Меншиков иронически скривил губы.
— Трудно, матушка. Враги твои народ смущают. Чернь ропщет. Подметные письма находить стали. Меншиков-де, как Годунов, над царевичем расправу учинил и ставит на царство иноземного князька Голштинского Карлу. Анну, супругу Карла, никак нельзя на престол венчать. Смута великая будет. Елисавета же наперед старшей сестры помазана быть не может… Выходит, сила за малолетним Петром. И Австрия за него стоит. Оттого я и руку его держу, оттого и графа Толстого со товарищами опале подверг, хоть и друг он мой, и способствовал мне на престол тебя ставить. В многие разоры народ наш и отечество ввергнуть могли. А я, — Александр Данилыч выпрямился, гордо откинул голову, — ради народа, ради благоденствия и благополучия его не токмо друга, себя смерти предам.
Екатерина захихикала, прикрыла ладонью рот.
— Опять лукавствуешь, светлейший. Про отечество да про народ громкие речи говоришь. Будет тебе, не в Верховном Совете, никто не слышит.
Меншиков обиделся, нахмурился.
— Довольно о политике-то, Александр Данилыч, — Екатерина слабо дернулась к нему, вытянув тонкую, в дряблых складках шею. — Поцелуй меня и прощай.
Александр Данилыч наклонился, почтительно взял ее невесомую руку с длинными, загнувшимися внутрь ногтями, но Екатерина вырвала ладонь и, глядя в упор расширившимися глазами, сипло потребовала:
— В губы.
Меншиков быстро заглянул ей в глаза, помедлил секунду, потом нагнулся, крепко, по-молодому, поцеловал императрицу в горячие, сухие губы и выпрямился. Екатерина задохнулась, схватила широко открытым ртом воздух и закашляла тяжело и надсадно.
— Прощай. Живи и помни бога! — сквозь кашель приказала она.
Александр Данилыч потоптался, помялся, но императрица нетерпеливо замахала рукой.
— Иди! — зло крикнула она, прижимая к лицу белую пену огромного кружевного платка.
Меншиков дернул ленту звонка, попятился к двери, и тут же в спальню ворвался, чуть не сбив князя с ног, бледный перепуганный лейб-медик, метнулся к постели больной.
Александр Данилыч с жалостью смотрел, как бьется, корчится под одеялом тело императрицы. Глубоко вздохнул, покусал задумчиво губу, развернулся круто и вышел, не оглядываясь, твердым и решительным шагом.
Когда-то давно, когда Екатерина еще не стала царицей, а была веселой пухленькой хохотушкой Мартой Скавронской, Александр Данилыч хмелел от одного ее присутствия.
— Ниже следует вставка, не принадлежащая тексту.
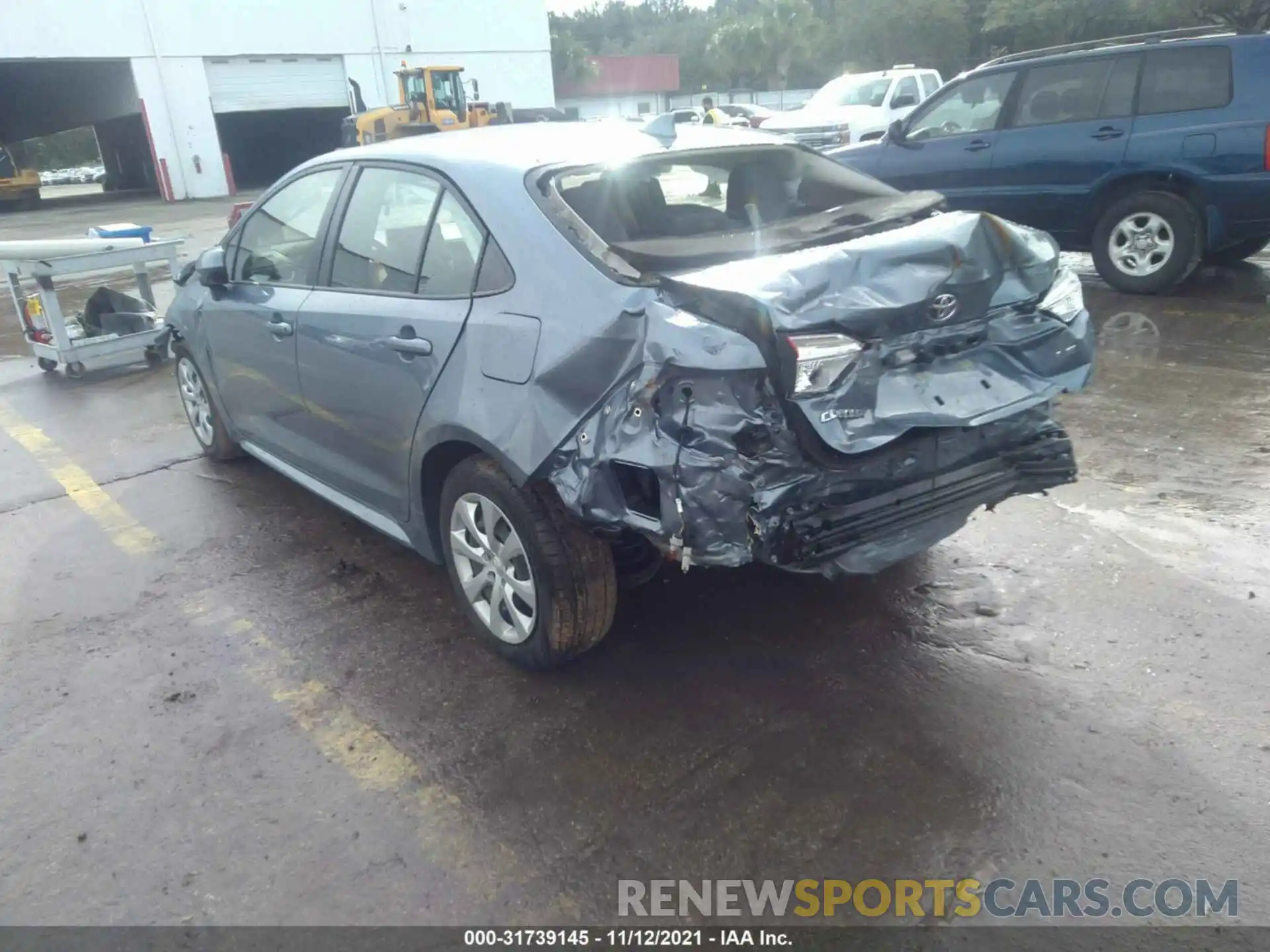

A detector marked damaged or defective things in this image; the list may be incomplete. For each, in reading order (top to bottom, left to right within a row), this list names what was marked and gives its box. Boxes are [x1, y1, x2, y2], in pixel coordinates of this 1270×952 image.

damaged toyota corolla [169, 119, 1095, 669]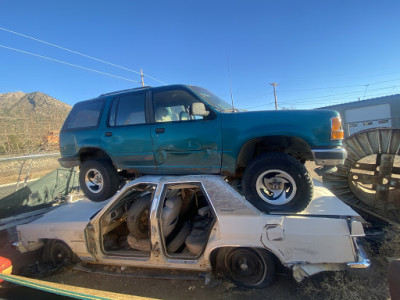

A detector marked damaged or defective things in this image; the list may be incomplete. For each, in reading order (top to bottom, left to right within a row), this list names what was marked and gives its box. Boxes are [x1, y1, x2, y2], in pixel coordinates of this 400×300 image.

dent on suv door [101, 91, 155, 171]
dent on suv door [150, 87, 222, 173]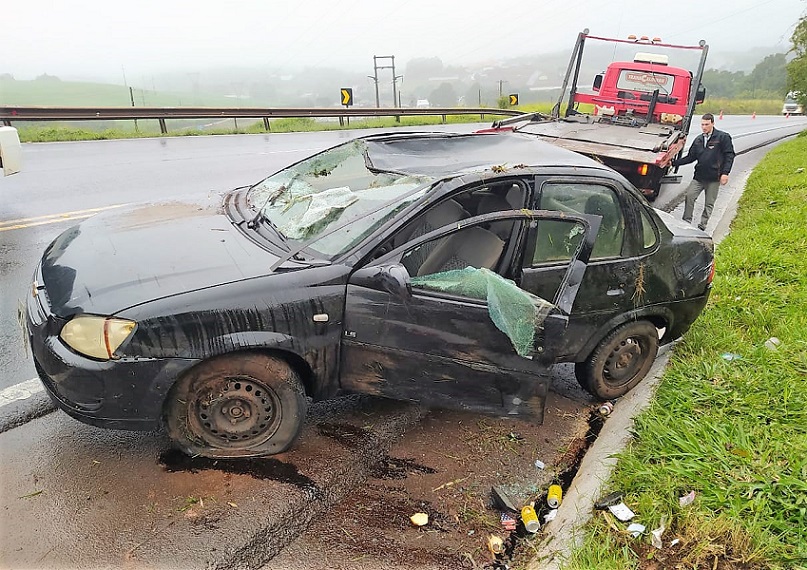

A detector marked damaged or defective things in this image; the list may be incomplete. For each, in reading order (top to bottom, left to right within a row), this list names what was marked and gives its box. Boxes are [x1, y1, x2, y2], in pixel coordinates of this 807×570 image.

shattered windshield [248, 140, 432, 258]
crushed car roof [364, 131, 612, 175]
wrecked black sedan [25, 131, 712, 454]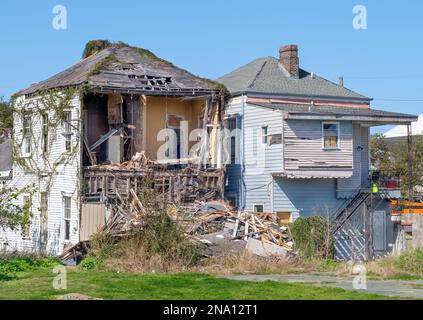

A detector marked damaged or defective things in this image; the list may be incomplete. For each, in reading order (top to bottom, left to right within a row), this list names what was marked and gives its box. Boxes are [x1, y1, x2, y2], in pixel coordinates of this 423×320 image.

damaged wooden house [1, 41, 227, 255]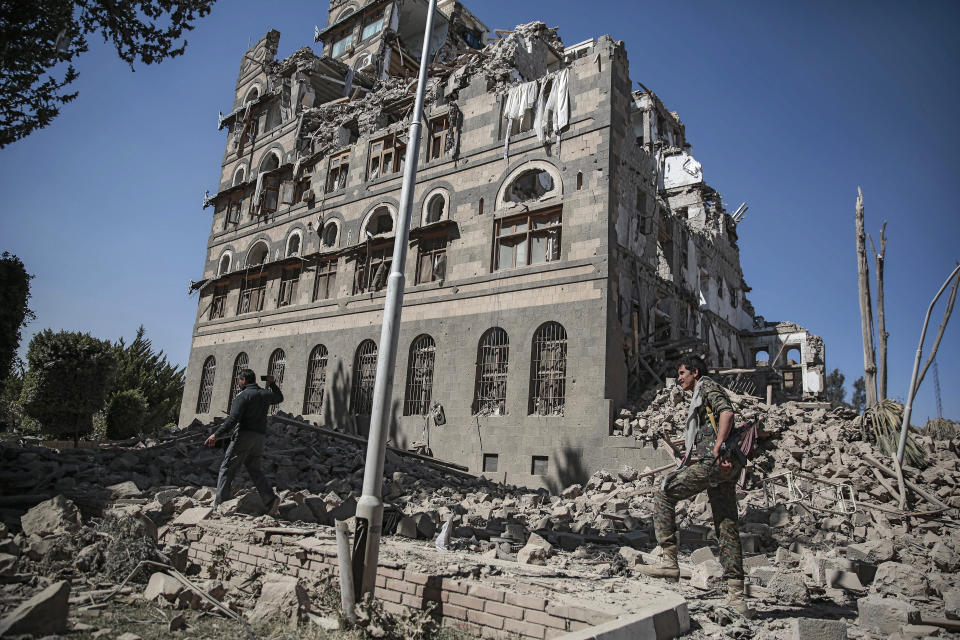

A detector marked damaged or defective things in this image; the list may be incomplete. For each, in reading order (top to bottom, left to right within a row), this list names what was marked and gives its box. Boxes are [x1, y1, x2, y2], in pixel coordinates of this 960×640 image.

damaged facade [178, 0, 824, 488]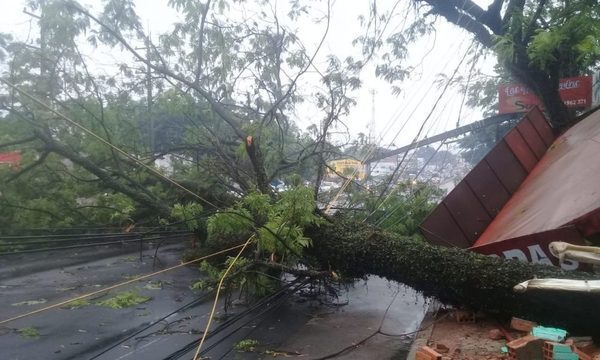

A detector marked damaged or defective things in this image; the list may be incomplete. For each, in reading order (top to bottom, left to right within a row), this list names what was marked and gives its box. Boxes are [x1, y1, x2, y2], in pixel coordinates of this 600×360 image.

Тогда даже случайно пойманный взгляд этой женщины, насмешливый и лукавый, приводил его в восторженное бешенство, и он, зверея, готов был за одну ямочку на щеке Марты искромсать палашом пол-Европы.
Потом Марта стала Екатериной, звонко смеялась, прильнув к покатому плечу царя Петра, кокетливо косилась на Меншикова. Государь фыркал, ежился, как от щекотки, глаза его становились маслеными и дикими, а Александр Данилыч, радостно повторяя про себя «вот и дивно, вот и славно», подмигивал Марте, незаметно для друга-самодержца, а потом напивался до беспамятства, орал похабные песни, лез к государю целоваться, бил себя в грудь, кричал, что ему отдать дорогому кесарю и брату названому и жизнь не жалко, не токмо что иное, бросался в дикие загулы с непотребными девками, безобразничал, буянил, а по утрам рычал, рвал зубами подушку, матерился шепотом и, заплаканный, поносил последними словами «ливонскую потаскуху».